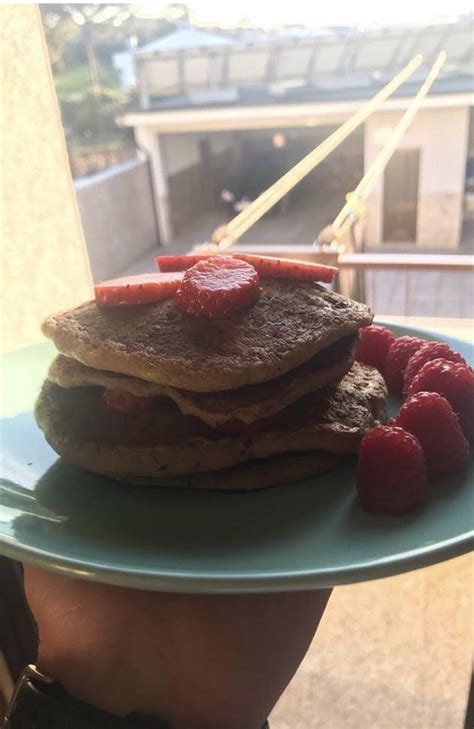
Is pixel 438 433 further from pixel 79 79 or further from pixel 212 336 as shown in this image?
pixel 79 79

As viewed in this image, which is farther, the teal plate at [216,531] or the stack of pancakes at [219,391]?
the stack of pancakes at [219,391]

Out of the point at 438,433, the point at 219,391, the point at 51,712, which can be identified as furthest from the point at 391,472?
the point at 51,712

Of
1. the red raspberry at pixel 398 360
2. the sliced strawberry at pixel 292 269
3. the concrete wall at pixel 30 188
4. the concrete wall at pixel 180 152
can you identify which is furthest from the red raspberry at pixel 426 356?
the concrete wall at pixel 180 152

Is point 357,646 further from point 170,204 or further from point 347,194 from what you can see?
point 170,204

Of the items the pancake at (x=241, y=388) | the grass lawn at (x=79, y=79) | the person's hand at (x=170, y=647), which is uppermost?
the grass lawn at (x=79, y=79)

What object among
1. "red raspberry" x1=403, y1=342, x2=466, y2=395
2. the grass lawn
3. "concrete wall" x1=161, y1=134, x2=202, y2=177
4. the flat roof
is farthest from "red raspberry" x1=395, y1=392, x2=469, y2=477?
"concrete wall" x1=161, y1=134, x2=202, y2=177

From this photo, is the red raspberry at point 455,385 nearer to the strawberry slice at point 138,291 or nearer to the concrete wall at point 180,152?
the strawberry slice at point 138,291

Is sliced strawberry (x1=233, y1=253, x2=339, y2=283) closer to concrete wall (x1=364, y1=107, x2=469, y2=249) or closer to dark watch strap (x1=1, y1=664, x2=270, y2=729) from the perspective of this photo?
dark watch strap (x1=1, y1=664, x2=270, y2=729)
※ ※ ※
__Aim of the task__. Can you reproduce all of the data above word for word, leaving out the pictures?

__Result for this exercise__.
Is pixel 438 433 further from pixel 79 79 or further from pixel 212 336 as shown in this image?
pixel 79 79

As viewed in this image, which is farther, the teal plate at [216,531] or the stack of pancakes at [219,391]?
the stack of pancakes at [219,391]

Out of the point at 438,433, the point at 219,391, the point at 51,712, which can be identified as furthest from the point at 391,472?
the point at 51,712

Of
1. the red raspberry at pixel 398 360
2. the sliced strawberry at pixel 292 269
3. the concrete wall at pixel 30 188
4. the concrete wall at pixel 180 152
can you identify which is furthest from the red raspberry at pixel 426 356?
the concrete wall at pixel 180 152

Is point 357,646 further from point 170,204 or further from point 347,194 from what you can see?
point 170,204

Of the items the pancake at (x=241, y=388) | the grass lawn at (x=79, y=79) | the person's hand at (x=170, y=647), which is uppermost?
the grass lawn at (x=79, y=79)

What object among
1. "red raspberry" x1=403, y1=342, x2=466, y2=395
2. the grass lawn
3. "concrete wall" x1=161, y1=134, x2=202, y2=177
4. the flat roof
is farthest from "red raspberry" x1=395, y1=392, x2=469, y2=477?
"concrete wall" x1=161, y1=134, x2=202, y2=177

From this photo, is the red raspberry at point 455,385 nearer to the strawberry slice at point 138,291 or nearer to the concrete wall at point 180,152?
the strawberry slice at point 138,291

Is sliced strawberry (x1=233, y1=253, x2=339, y2=283) closer to concrete wall (x1=364, y1=107, x2=469, y2=249) or closer to dark watch strap (x1=1, y1=664, x2=270, y2=729) from the perspective of this photo?
dark watch strap (x1=1, y1=664, x2=270, y2=729)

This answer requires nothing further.